PG : - Happy Capital propose des projets qui ont un impact sur notre vie,

  • Happy Capital investit dans tous les projets,
  • Happy Capital crée du lien,
  • Happy Capital impose un accompagnement de 1 an pour les porteurs de projets après la levée de fonds.

Combien de projets ont été financés chez vous en 2016 ? Depuis la création ? Quel est le montant total collecté sur votre plate-forme en 2016 ?
PG : Au total, ce sont 25 projets financés (avec des collectes privées) pour 10.2 M€ récoltés auprès de 990 investisseurs. En 2016, 8 projets financés pour 4M€ avec 540 investisseurs.

Quelle typologie de projets retrouve-t-on en majorité sur votre plate-forme ?
PG : Le profil type correspond aux TPE/PME françaises avec une activité BtoC ou BtoBtoC. Nous avons fait le choix d’étudier et présenter des entreprises de tout secteur d’activité et tout stade de vie : cette démarche non-discriminante nous permet d’être ouverts aux opportunités et de nous concentrer sur d’autres critères de sélection qui nous paraissent plus importants : des projets à caractère innovant, et ayant un impact sur nos vies. Nous avons d’ailleurs lancé le 1er test d’éligibilité en ligne pour donner une réponse aux entrepreneurs en temps réel sur la compatibilité de leurs projets.

Quels sont les projets que vous recherchez en priorité ?
PG : Des projets sérieux, qui rentrent dans notre scope, avec des équipes motivées.

Comment expliquez-vous l’énorme succès du crowdfunding en France ?
PG : Il y a succès indéniable, mais il serait prétentieux de dire qu’il est énorme si on compare à ce qu’il existe outre-Manche. Il y a encore beaucoup de travail à faire sur la réglementation et la fiscalité pour favoriser l’investissement dans nos entreprises. Nous avons émis 7 propositions que nous présentons aux futurs Présidentiables.

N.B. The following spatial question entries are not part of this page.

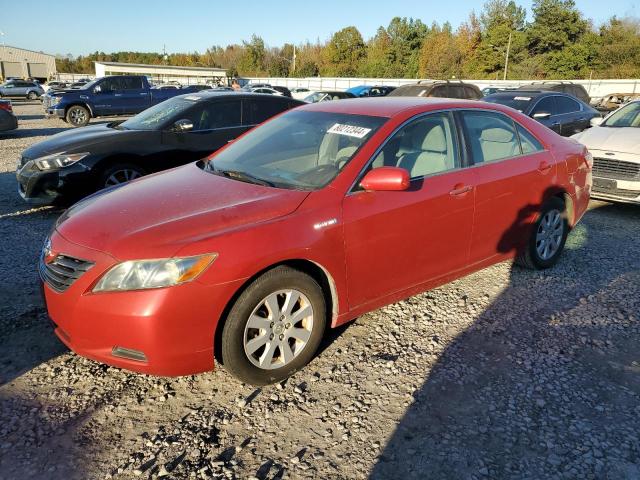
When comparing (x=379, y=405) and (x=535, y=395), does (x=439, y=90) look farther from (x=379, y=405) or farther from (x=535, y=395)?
(x=379, y=405)

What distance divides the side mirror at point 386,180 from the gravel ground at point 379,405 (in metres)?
1.12

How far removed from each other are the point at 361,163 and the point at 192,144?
4.04 meters

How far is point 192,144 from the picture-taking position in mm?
6684

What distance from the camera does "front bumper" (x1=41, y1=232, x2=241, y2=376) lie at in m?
2.53

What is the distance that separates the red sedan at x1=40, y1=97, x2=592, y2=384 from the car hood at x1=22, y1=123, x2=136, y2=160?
2794 mm

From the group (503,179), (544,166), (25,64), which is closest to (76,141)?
(503,179)

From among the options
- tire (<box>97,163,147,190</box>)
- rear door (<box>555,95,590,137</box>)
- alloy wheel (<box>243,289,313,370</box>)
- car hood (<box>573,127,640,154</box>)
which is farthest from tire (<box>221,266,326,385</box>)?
rear door (<box>555,95,590,137</box>)

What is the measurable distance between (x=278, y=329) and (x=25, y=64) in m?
88.8

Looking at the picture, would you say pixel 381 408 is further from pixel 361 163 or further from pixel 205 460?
pixel 361 163

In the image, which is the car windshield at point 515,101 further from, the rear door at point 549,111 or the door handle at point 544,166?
the door handle at point 544,166

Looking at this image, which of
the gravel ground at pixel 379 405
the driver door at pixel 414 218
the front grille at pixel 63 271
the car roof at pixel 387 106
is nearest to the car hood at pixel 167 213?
the front grille at pixel 63 271

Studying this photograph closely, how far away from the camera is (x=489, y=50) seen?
58594 millimetres

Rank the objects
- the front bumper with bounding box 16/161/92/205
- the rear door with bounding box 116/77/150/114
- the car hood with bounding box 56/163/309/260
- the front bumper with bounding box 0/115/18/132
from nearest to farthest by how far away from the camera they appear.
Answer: the car hood with bounding box 56/163/309/260
the front bumper with bounding box 16/161/92/205
the front bumper with bounding box 0/115/18/132
the rear door with bounding box 116/77/150/114

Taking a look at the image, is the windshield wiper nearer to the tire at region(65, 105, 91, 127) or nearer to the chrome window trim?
the chrome window trim
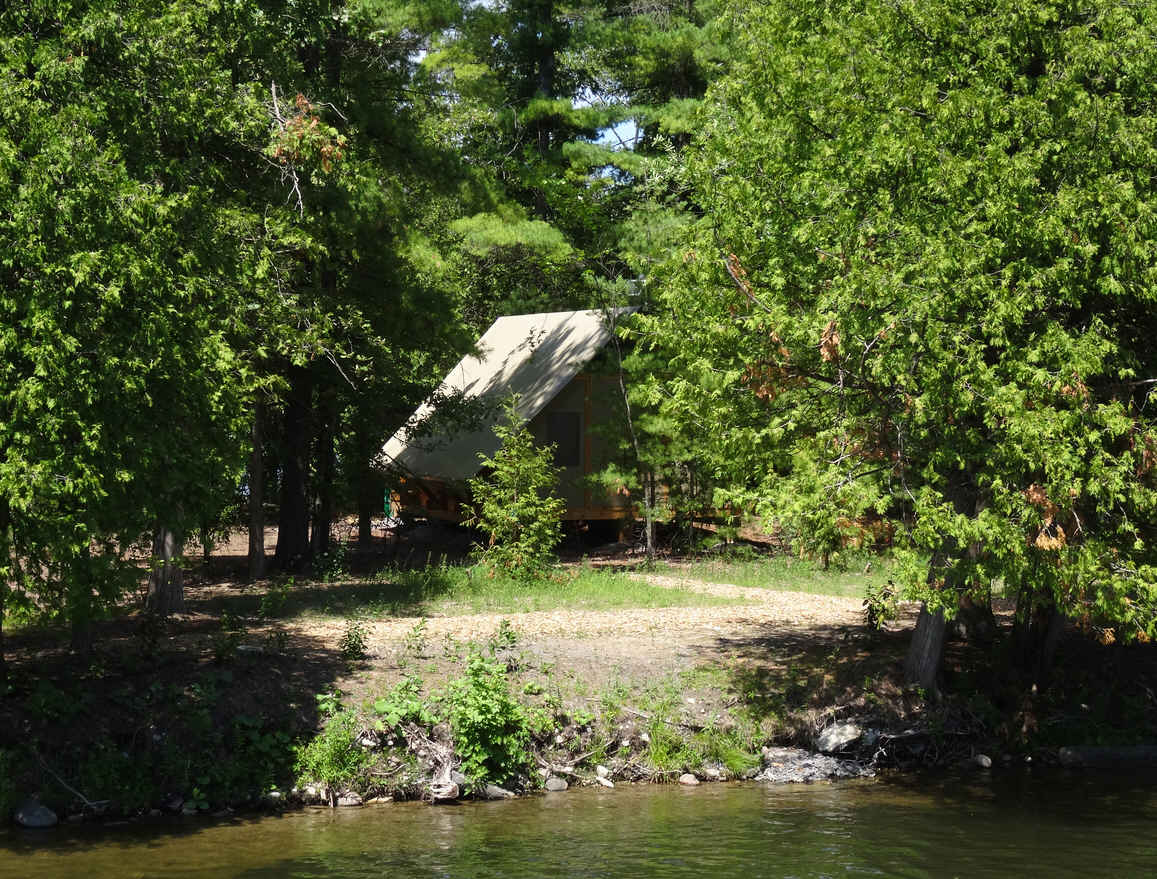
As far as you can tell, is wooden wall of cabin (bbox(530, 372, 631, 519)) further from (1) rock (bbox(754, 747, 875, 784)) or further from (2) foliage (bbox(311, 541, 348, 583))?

Quels types de projets restent encore en retrait du crowdfunding et sur lesquels vous misez pour l’avenir ?
PG : Il nous arrive d’étudier de beaux projets en BtoB qui restent trop complexes ou spécialisés sur des marchés de niche pour être présentés en crowdfunding. Le développement du crowdfunding immobilier est incontournable, nous ouvrons d’ailleurs une plateforme dédiée au mois d’avril : mycapital.immo.

Comment voyez-vous le marché du crowdfunding en France dans 10 ans ?
PG : On espère qu’il sera au moins équivalent, voir supérieur au marché anglo-saxon. Cela dépendra si les bonnes mesures ont été prises, on y croit vu le montant de l'épargne des Français de 4400 millards €. On pense aussi que les projets se financeront par plusieurs formes de crowdfunding ; en haut de bilan (action) et bas de bilan (prêt). Actuellement on les cantonne à une seule voie, ce qui n’est pas le plus efficace en termes de gestion pour une entreprise.

Y aura-t-il encore la diversité de plateformes qui existe aujourd’hui ou seules quelques-unes d’entre elles concentreront le gros du marché ? Par rachat de leurs concurrents par exemple ?
PG : Naturellement il va y avoir un phénomène de concentration, par rachat des concurrents et par des disparitions de plateformes, comme dans tous les autres marchés.